_Requirement_. The output is the lines below from the one with "United States, site archbold_FL-16." through the one with "A: Mouse (Mus).", both included, printed exactly and with no other line.

_Dataset records_.
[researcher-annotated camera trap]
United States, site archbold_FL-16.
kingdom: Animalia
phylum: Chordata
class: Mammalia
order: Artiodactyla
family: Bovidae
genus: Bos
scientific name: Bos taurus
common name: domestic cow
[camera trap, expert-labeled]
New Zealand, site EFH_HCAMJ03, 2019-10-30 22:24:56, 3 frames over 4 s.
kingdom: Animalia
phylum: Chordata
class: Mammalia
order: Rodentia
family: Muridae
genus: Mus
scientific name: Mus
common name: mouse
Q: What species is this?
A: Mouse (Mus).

---

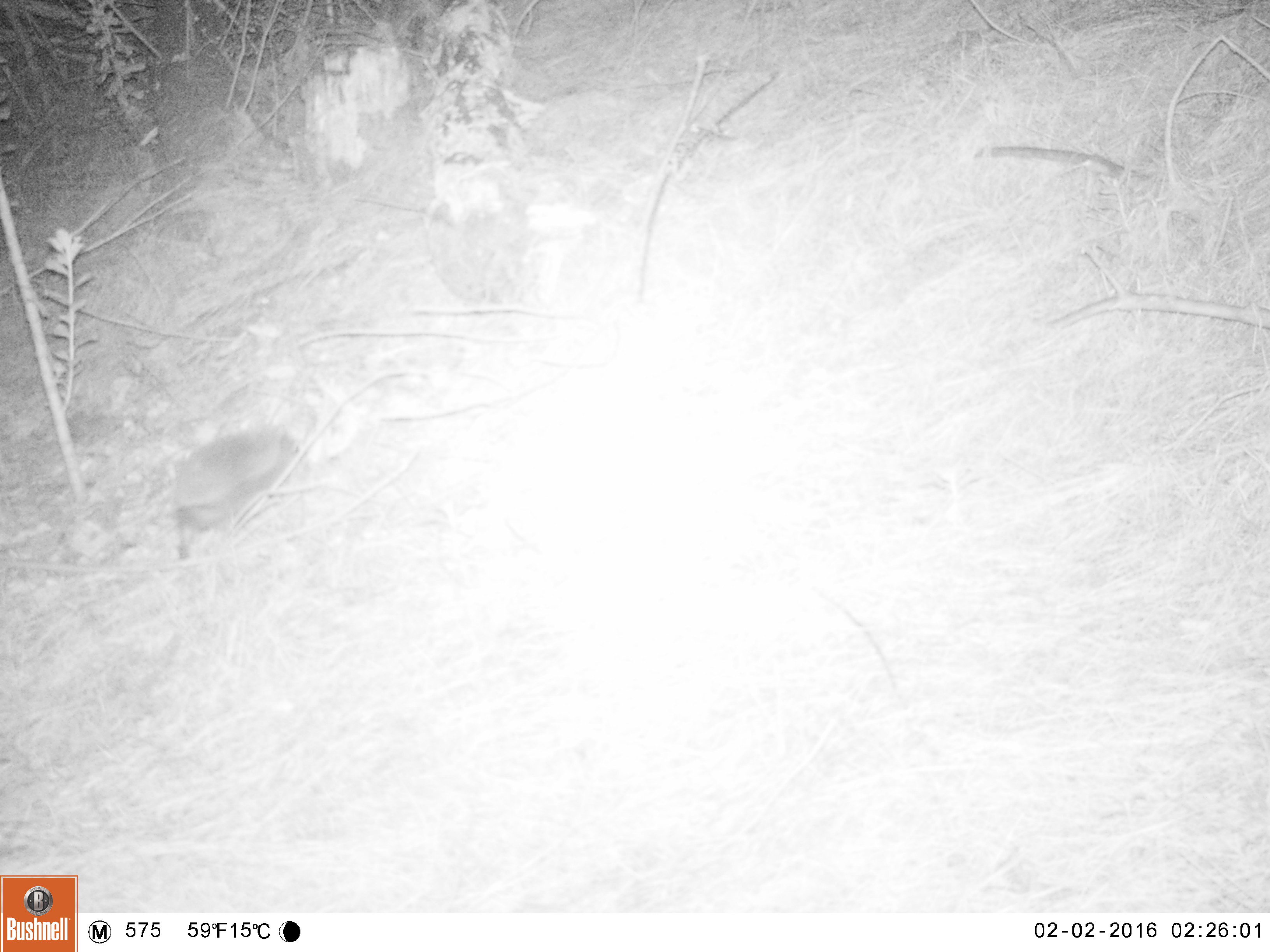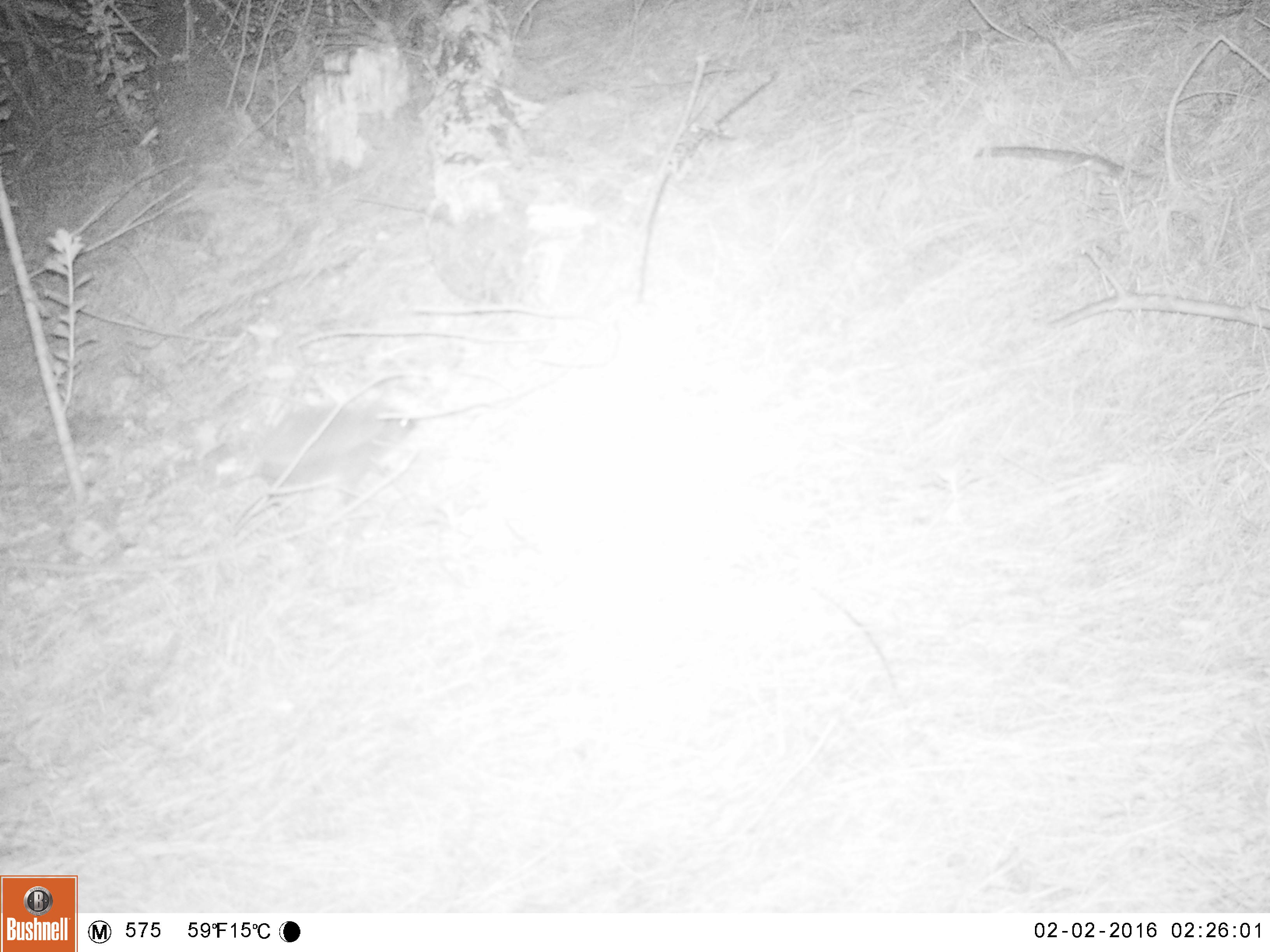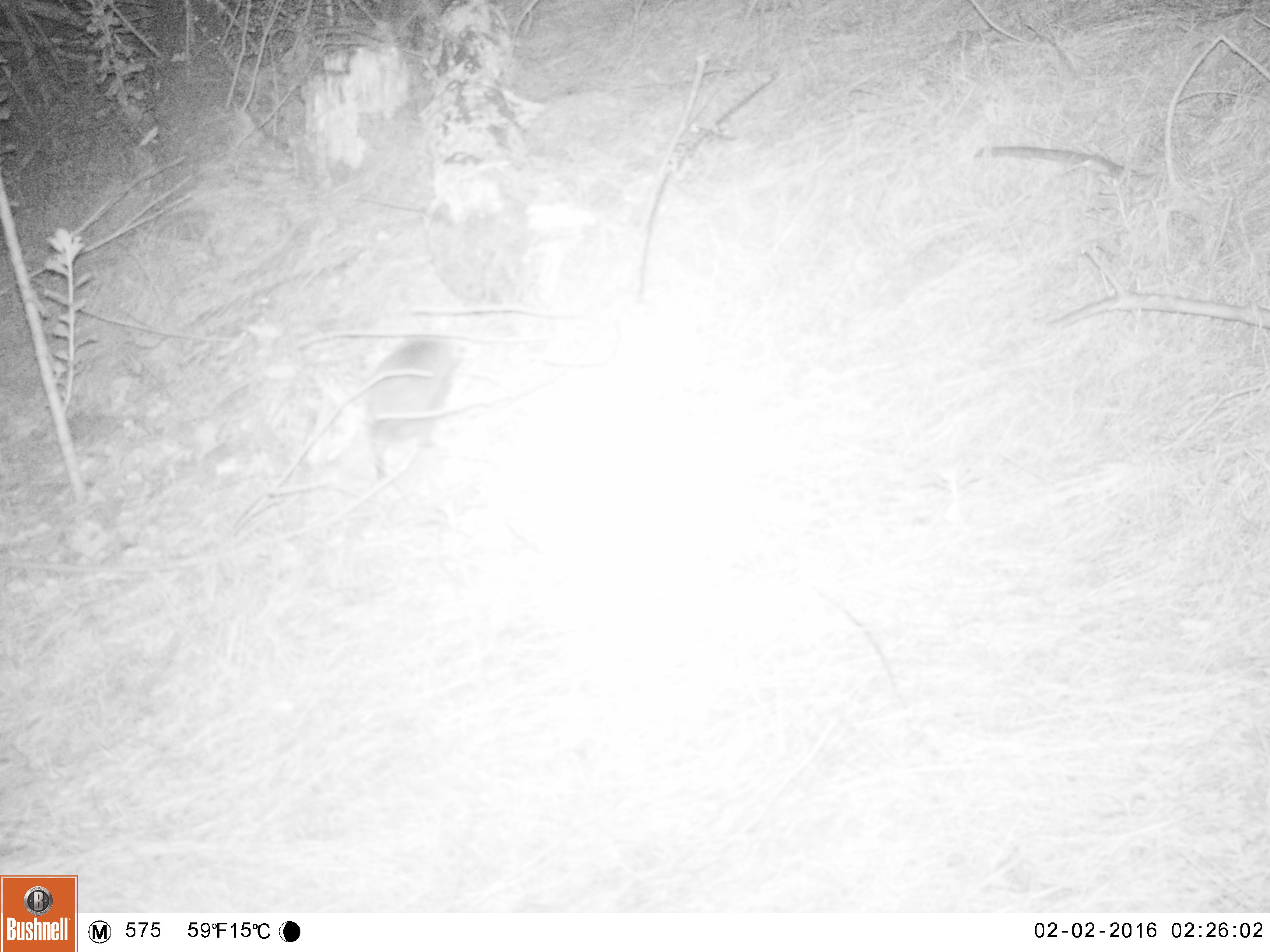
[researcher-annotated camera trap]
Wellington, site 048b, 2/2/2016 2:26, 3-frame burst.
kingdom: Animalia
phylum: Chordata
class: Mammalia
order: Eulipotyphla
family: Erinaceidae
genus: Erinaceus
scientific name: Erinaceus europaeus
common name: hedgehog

...

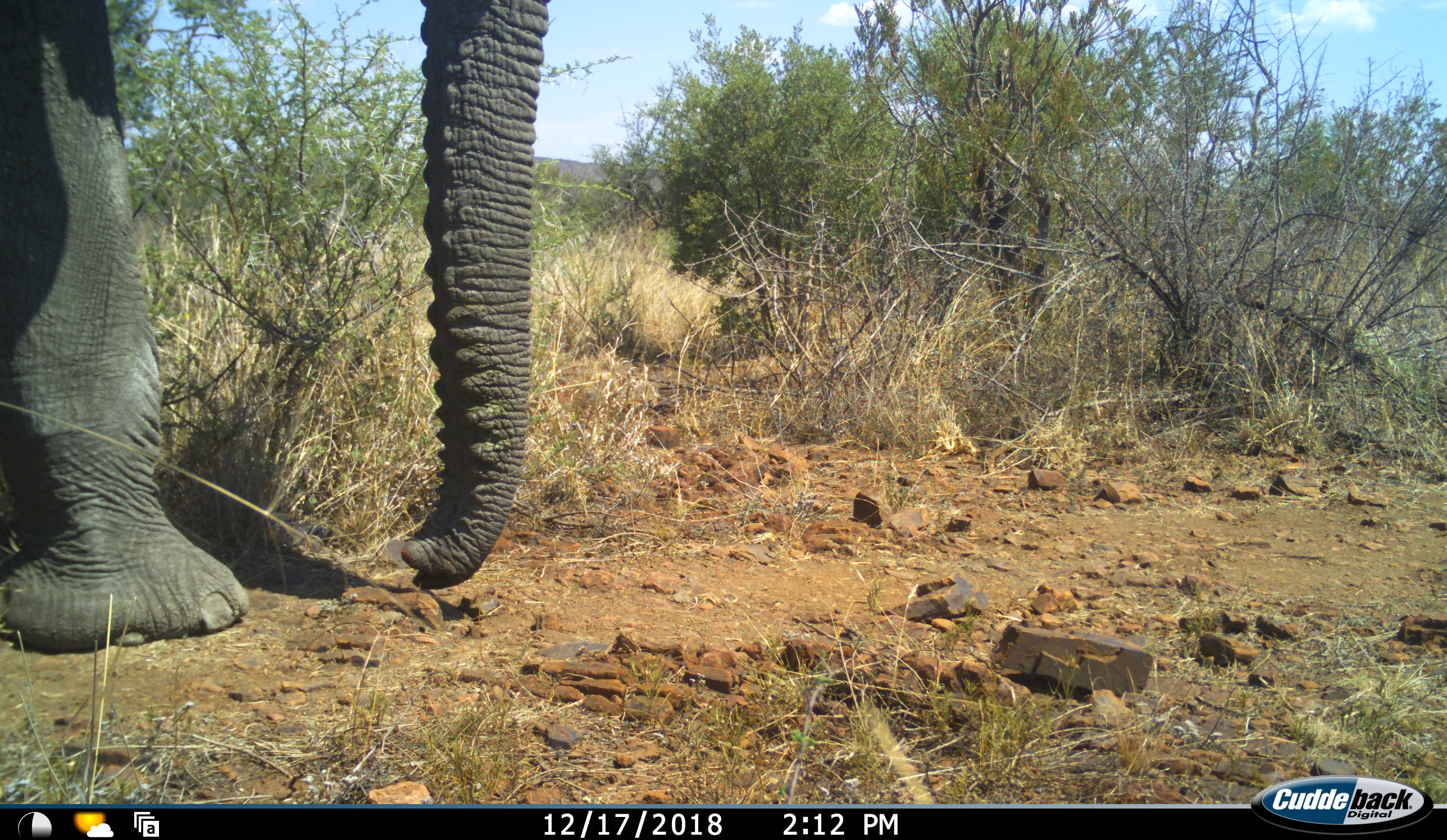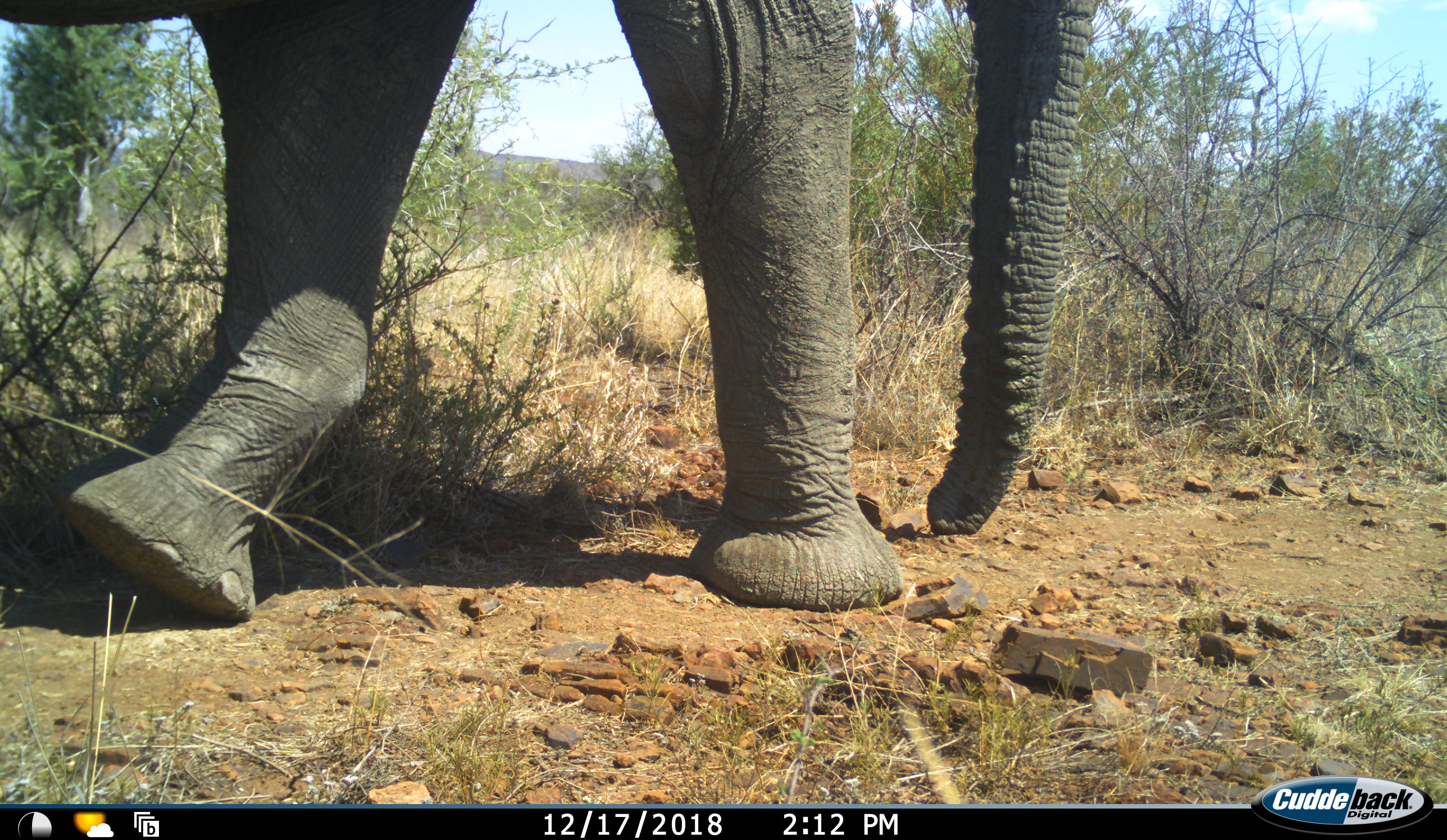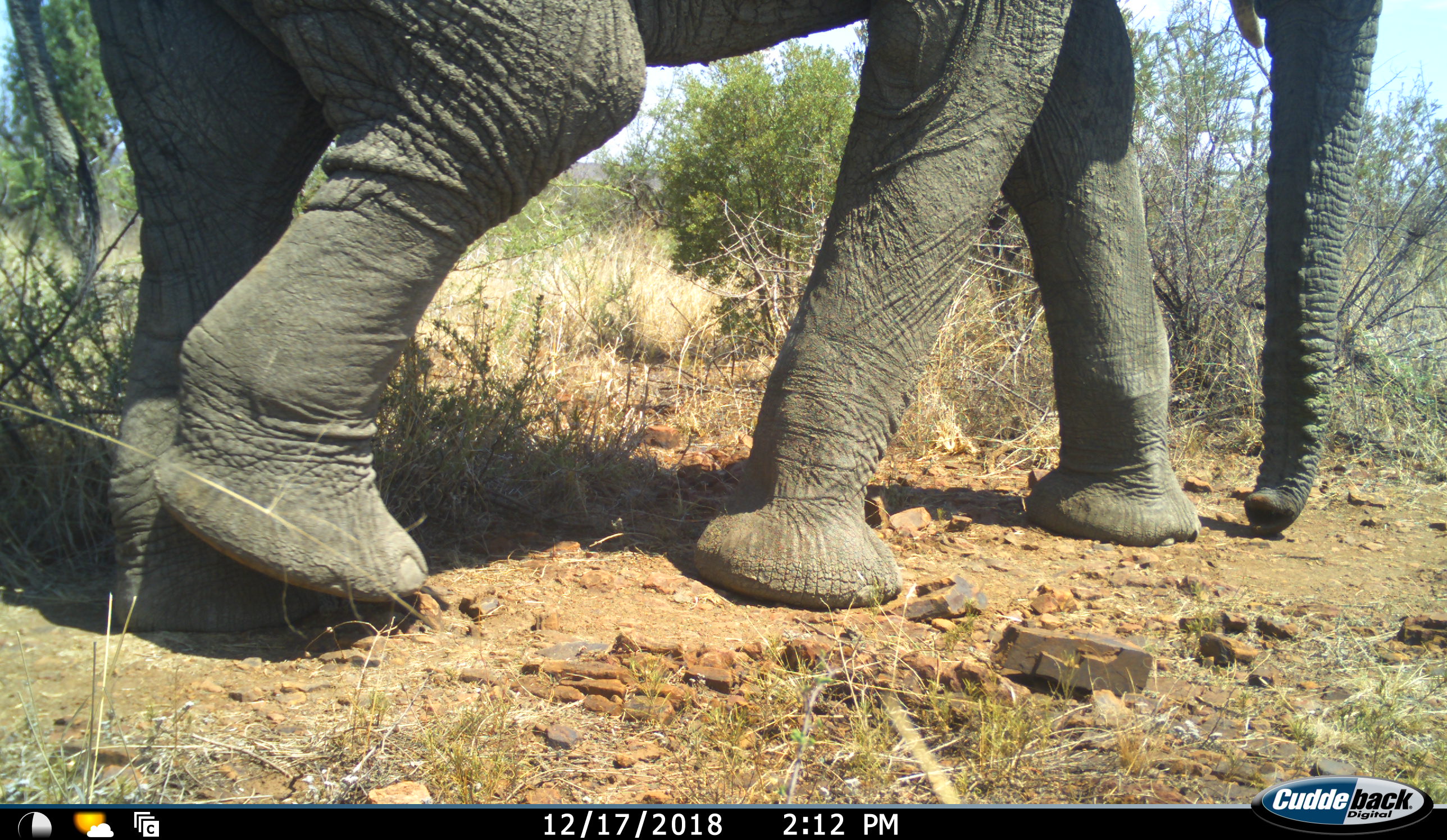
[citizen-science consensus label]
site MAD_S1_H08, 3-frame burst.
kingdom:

_Response to this task_.
United States, site archbold_FL-16.
kingdom: Animalia
phylum: Chordata
class: Mammalia
order: Artiodactyla
family: Bovidae
genus: Bos
scientific name: Bos taurus
common name: domestic cow
[camera trap, expert-labeled]
New Zealand, site EFH_HCAMJ03, 2019-10-30 22:24:56, 3 frames over 4 s.
kingdom: Animalia
phylum: Chordata
class: Mammalia
order: Rodentia
family: Muridae
genus: Mus
scientific name: Mus
common name: mouse
Q: What species is this?
A: Mouse (Mus).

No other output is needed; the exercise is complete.